野村証券元社員を逮捕、顧客の現金詐取か 富裕層を担当
顧客に架空の投資話を持ちかけ現金1千万円をだまし取ったとして、警視庁戸塚署は6日までに、野村証券元社員の張湧太容疑者(30)=横浜市=を詐欺の疑いで逮捕した。同署は同じ顧客から数千万円を詐取していたとみて詳しい経緯を調べる。
逮捕容疑は2024年1月、自身が担当していた都内在住の70代女性に対し「野村証券の社員に社内預金の積立枠が認められることになり、年2%の利率で返済できます」などと虚偽の説明をして自身の口座に1千万円を振り込ませた疑い。

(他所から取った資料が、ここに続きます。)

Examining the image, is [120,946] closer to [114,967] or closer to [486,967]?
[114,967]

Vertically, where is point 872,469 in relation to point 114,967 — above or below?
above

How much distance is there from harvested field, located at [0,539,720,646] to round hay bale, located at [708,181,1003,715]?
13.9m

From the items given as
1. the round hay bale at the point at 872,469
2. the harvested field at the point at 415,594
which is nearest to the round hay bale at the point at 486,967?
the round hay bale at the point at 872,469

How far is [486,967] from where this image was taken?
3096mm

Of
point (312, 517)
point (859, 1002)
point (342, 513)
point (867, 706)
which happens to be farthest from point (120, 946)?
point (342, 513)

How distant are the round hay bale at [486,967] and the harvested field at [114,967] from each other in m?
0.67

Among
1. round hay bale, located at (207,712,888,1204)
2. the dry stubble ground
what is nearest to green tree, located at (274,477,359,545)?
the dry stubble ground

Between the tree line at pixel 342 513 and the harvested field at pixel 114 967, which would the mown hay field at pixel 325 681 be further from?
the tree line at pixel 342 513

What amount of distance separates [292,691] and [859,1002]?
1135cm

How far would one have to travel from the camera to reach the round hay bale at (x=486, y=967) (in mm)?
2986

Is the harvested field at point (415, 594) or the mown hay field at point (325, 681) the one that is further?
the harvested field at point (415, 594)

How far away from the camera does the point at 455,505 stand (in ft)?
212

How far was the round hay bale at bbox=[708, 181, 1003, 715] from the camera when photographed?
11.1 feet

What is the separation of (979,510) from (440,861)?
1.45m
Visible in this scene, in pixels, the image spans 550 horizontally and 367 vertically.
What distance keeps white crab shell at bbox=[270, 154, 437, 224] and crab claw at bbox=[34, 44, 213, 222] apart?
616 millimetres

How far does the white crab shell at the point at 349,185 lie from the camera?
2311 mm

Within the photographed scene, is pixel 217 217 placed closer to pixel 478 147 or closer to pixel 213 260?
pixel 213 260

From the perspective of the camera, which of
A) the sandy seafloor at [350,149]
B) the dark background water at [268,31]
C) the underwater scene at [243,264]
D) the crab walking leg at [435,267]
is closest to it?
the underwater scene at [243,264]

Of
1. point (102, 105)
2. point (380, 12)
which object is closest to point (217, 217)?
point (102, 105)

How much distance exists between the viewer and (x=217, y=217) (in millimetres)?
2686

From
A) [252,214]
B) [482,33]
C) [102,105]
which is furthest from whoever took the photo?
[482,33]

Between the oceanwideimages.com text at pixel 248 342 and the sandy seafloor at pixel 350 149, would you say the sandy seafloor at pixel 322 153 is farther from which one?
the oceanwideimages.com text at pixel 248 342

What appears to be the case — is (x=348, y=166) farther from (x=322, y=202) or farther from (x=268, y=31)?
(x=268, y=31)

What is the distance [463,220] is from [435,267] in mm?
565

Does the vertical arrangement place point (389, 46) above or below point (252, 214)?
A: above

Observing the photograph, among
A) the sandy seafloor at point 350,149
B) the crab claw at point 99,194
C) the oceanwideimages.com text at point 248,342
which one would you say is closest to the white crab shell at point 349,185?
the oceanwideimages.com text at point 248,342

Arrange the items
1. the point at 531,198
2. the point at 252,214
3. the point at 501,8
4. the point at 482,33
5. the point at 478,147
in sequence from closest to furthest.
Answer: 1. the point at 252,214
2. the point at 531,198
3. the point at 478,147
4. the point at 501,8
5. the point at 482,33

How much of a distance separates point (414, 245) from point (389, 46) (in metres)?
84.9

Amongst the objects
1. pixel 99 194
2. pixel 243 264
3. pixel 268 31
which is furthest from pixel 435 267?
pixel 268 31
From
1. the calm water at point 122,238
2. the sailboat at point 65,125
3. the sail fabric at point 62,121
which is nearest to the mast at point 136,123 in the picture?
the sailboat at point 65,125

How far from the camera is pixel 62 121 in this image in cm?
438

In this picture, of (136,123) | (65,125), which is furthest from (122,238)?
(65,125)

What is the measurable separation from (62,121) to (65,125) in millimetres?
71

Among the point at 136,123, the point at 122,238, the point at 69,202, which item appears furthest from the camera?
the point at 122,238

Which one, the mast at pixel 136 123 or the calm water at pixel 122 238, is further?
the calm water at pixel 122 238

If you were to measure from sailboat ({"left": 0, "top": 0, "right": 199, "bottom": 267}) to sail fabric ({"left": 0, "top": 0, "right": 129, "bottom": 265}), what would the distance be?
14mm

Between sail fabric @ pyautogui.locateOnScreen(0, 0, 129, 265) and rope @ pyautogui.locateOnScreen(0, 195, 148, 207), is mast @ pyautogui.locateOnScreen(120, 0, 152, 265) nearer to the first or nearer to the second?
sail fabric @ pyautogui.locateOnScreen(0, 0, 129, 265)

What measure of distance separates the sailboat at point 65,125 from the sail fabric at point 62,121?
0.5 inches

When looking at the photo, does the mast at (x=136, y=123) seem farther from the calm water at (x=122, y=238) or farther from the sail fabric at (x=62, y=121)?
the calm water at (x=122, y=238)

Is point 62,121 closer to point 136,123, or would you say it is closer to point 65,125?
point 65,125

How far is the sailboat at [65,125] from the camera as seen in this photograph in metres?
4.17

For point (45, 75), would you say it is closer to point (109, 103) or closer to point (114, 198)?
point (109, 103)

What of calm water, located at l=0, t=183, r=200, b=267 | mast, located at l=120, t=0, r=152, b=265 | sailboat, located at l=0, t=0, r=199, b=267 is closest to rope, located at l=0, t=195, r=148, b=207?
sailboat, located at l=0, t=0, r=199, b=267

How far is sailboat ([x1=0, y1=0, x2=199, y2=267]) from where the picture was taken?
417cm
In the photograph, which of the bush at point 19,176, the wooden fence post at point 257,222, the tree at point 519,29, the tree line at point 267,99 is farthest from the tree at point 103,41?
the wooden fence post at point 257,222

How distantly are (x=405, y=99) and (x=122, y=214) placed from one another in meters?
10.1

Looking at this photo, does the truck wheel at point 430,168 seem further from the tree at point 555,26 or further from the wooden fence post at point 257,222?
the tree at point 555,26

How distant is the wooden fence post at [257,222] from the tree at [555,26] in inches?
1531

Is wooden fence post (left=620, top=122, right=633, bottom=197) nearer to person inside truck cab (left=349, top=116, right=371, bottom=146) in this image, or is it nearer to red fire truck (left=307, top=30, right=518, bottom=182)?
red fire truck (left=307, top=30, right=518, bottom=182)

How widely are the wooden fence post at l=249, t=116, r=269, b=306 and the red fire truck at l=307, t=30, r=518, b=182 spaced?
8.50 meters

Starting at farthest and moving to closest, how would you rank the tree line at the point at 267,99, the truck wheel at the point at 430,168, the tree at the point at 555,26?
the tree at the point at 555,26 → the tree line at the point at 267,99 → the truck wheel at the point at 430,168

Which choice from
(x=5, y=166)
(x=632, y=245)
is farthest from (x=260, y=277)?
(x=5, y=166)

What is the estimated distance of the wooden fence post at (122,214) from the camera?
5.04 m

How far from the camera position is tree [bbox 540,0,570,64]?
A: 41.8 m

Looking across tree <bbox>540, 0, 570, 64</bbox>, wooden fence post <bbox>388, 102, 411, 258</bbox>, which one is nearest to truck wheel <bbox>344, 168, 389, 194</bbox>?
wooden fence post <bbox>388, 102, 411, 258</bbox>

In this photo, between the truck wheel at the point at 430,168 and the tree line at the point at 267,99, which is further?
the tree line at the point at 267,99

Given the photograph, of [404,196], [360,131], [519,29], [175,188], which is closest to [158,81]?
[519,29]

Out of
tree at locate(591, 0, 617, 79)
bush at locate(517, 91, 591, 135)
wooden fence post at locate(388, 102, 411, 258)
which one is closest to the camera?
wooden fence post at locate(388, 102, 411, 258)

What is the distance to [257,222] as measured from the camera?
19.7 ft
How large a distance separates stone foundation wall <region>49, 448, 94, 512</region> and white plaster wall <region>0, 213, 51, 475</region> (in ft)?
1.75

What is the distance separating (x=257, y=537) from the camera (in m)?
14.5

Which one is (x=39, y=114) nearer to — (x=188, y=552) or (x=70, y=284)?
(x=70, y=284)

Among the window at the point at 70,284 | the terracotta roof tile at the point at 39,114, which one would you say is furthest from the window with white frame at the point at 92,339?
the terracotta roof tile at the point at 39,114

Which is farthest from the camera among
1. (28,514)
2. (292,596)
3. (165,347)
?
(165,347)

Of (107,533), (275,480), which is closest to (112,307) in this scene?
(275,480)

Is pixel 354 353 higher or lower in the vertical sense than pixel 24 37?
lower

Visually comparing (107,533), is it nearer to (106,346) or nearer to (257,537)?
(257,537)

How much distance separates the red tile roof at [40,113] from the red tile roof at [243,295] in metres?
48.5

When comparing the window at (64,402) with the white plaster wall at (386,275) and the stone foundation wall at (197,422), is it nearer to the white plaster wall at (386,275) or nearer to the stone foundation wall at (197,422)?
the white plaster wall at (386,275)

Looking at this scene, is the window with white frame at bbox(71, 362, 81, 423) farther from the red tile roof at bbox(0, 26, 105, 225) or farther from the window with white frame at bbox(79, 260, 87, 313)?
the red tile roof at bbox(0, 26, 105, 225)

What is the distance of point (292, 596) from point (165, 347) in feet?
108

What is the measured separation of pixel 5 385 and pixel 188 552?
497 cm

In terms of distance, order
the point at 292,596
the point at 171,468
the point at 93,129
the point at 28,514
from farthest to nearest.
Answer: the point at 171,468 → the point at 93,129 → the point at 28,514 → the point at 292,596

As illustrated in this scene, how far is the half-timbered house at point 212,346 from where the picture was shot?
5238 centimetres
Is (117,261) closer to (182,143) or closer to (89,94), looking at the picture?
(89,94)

同署によると、張容疑者は「野村証券のブランドを利用しようと考えた」と容疑を認めている。当時は企業経営者ら富裕層に債券や株式を紹介する営業担当だった。だまし取った資金はギャンブルの借金返済などに充てていたという。
張容疑者は24年4月に野村証券のグループ会社に出向。同年6月30日に自己都合で退社した。同年7月に容疑者の後任となった社員から「積立金制度はない」と顧客が説明を受け事件が発覚した。
野村証券を巡っては24年、別の元社員が広島市の80代夫婦宅から現金を盗んだうえ放火して殺害しようとしたとして、強盗殺人未遂や現住建造物等放火の罪などで起訴された。